Maryse Estier revisite «Le Dindon» de Feydeau
Au Théâtre de Carouge, la metteuse en scène Maryse Estier en propose une adaptation contemporaine, où rythme effréné et questionnements sociaux se mêlent.
«Le Dindon», c’est d’abord une situation absurde : un homme, Pontagnac, s’introduit chez une femme qu’il suit depuis plusieurs jours… pour tomber nez à nez avec son mari, un vieil ami. «La situation de départ n’est pas drôle en soi, concède Maryse Estier. Mais c’est dans l’absurdité des dialogues et des réactions humaines que naît le comique.»
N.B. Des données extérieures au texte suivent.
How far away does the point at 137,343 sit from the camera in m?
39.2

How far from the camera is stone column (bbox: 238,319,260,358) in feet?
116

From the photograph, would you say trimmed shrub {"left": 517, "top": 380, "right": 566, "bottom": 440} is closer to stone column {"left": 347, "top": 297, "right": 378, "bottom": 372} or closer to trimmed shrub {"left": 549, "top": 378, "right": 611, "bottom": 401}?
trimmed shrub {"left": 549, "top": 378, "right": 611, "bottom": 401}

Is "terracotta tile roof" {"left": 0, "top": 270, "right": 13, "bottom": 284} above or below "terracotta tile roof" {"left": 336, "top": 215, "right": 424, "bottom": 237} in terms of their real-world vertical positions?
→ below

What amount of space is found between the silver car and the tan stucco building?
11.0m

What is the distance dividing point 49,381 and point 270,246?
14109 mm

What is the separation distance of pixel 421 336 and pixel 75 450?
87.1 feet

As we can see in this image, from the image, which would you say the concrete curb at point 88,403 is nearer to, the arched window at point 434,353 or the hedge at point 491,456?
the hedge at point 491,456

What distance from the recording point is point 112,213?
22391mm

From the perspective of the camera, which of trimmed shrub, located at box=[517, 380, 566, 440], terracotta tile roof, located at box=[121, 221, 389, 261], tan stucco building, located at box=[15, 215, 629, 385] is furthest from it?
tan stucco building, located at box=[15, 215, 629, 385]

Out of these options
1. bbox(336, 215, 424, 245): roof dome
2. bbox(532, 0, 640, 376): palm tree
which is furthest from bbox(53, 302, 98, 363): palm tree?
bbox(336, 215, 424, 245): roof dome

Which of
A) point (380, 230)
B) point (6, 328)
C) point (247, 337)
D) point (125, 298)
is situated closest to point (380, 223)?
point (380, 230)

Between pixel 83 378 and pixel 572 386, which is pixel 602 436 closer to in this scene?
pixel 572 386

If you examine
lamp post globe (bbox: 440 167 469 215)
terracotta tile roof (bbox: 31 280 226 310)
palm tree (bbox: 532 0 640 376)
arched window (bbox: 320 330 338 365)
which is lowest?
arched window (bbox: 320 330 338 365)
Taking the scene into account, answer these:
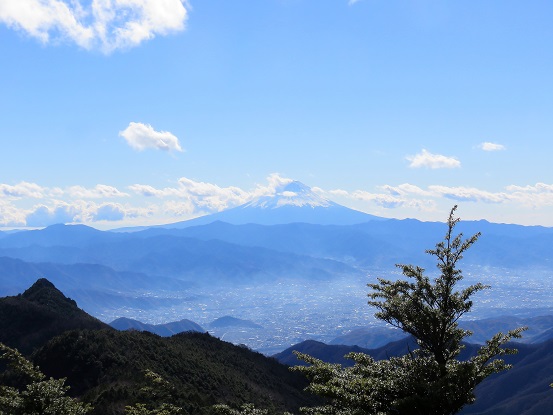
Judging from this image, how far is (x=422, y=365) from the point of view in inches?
685

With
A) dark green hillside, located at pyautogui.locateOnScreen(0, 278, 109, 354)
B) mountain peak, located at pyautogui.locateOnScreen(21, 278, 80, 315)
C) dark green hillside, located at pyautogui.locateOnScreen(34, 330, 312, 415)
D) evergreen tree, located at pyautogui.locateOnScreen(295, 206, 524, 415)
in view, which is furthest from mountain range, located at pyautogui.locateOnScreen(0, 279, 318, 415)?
evergreen tree, located at pyautogui.locateOnScreen(295, 206, 524, 415)

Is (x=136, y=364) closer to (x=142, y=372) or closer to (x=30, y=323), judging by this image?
(x=142, y=372)

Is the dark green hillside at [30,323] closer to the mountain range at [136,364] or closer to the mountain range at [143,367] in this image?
the mountain range at [136,364]

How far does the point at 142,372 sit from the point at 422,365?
55.0 m

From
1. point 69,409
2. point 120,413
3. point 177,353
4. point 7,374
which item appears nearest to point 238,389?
point 177,353

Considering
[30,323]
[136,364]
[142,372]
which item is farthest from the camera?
[30,323]

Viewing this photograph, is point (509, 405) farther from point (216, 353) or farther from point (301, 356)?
point (301, 356)

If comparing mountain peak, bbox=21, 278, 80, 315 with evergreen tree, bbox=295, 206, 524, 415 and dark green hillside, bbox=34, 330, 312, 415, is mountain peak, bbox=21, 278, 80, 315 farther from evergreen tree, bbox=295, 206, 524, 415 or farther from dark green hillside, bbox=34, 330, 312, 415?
evergreen tree, bbox=295, 206, 524, 415

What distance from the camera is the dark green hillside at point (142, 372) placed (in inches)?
2213

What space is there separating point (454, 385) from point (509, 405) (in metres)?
186

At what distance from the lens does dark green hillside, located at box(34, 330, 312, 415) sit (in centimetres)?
5622

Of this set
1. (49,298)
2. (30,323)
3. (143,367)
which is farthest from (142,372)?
(49,298)

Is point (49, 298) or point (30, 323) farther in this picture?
point (49, 298)

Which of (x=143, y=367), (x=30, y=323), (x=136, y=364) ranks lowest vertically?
(x=30, y=323)
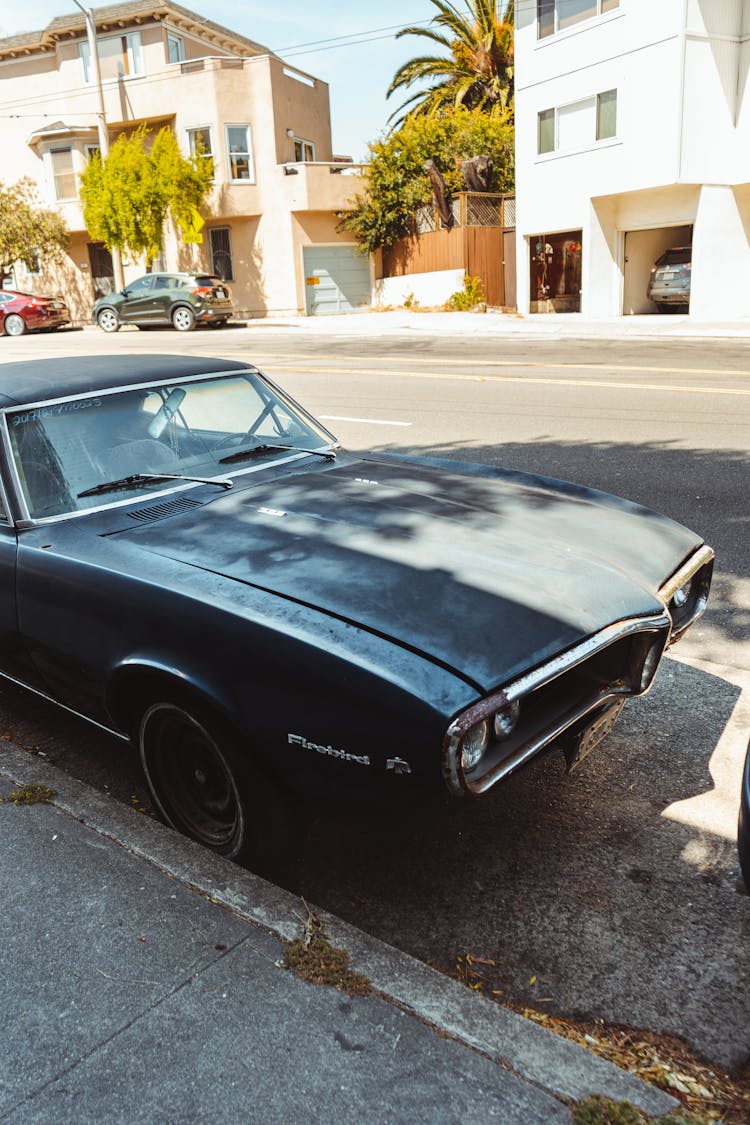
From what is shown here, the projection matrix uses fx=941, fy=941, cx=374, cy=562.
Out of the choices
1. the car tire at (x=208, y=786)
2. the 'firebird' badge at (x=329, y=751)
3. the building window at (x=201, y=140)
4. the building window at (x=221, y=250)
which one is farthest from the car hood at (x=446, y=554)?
the building window at (x=221, y=250)

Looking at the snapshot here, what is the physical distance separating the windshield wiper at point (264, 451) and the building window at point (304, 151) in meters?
33.5

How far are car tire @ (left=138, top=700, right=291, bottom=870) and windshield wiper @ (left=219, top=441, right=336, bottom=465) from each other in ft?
4.62

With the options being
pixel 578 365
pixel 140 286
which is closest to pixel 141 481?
pixel 578 365

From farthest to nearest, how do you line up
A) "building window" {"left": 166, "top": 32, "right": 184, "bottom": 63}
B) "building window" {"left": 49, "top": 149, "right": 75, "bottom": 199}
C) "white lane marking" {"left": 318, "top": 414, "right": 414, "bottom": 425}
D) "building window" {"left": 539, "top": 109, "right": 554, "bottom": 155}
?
"building window" {"left": 49, "top": 149, "right": 75, "bottom": 199} < "building window" {"left": 166, "top": 32, "right": 184, "bottom": 63} < "building window" {"left": 539, "top": 109, "right": 554, "bottom": 155} < "white lane marking" {"left": 318, "top": 414, "right": 414, "bottom": 425}

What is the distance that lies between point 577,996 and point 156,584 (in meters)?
1.64

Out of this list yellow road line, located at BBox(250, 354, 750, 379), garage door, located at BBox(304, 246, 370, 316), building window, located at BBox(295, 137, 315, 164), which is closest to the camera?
yellow road line, located at BBox(250, 354, 750, 379)

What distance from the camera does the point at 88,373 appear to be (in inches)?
159

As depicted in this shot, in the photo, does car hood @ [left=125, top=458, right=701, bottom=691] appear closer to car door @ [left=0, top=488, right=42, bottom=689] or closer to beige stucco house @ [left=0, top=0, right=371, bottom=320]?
car door @ [left=0, top=488, right=42, bottom=689]

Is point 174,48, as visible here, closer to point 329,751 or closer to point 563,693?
point 563,693

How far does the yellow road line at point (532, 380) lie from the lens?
1128 centimetres

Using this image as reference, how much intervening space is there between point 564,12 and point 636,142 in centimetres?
463

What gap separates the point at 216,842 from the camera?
9.70 feet

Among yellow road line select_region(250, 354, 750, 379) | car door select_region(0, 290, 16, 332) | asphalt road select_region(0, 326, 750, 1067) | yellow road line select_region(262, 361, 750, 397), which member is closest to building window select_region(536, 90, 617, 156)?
yellow road line select_region(250, 354, 750, 379)

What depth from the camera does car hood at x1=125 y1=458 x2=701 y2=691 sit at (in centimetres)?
258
Si la pièce repose sur des ressorts classiques du théâtre de boulevard – quiproquos, rebondissements et tromperies –, elle porte aussi un regard critique sur les mœurs de l’époque. «C’est une histoire d’amour, mais aussi de liberté. Feydeau met en lumière les hypocrisies sociales, notamment la façon dont l’infidélité est perçue différemment selon qu’elle est masculine ou féminine.»
Une adaptation ancrée en Suisse romande
Pour cette mise en scène, Maryse Estier a fait des choix forts. La pièce, initialement longue de trois heures, a été resserrée en deux heures en recentrant l’intrigue sur les personnages principaux. Et surtout, elle a été transposée en Suisse romande. «L’histoire se passe à Genève, avec des références locales qui rapprochent les spectateurs des personnages. Feydeau avait un regard aiguisé sur ses contemporains, et j’ai voulu retrouver cette proximité.»
Sur scène, huit acteurs donnent vie à quinze rôles. «J’aime les grands plateaux, avec de nombreux interprètes», confie la metteuse en scène. «Cela donne du dynamisme, de la surprise, et empêche tout ennui.» Un défi de rythme et de précision, d’autant que l’adaptation joue aussi sur le langage corporel: «Les corps racontent autant que les dialogues ce que traversent les personnages.»
Maryse Estier, qui porte une attention particulière à la place des femmes sur scène, a été séduite par la force des personnages féminins de «Le Dindon». «Elles ont du caractère, du chien. J’ai voulu les mettre en lumière.» Pour la suite, elle espère adapter une autrice oubliée du XIXᵉ siècle, Delphine de Girardin. «Elle était reconnue de son vivant, mais aujourd’hui on n’en parle plus. Pourtant, son écriture résonne encore.»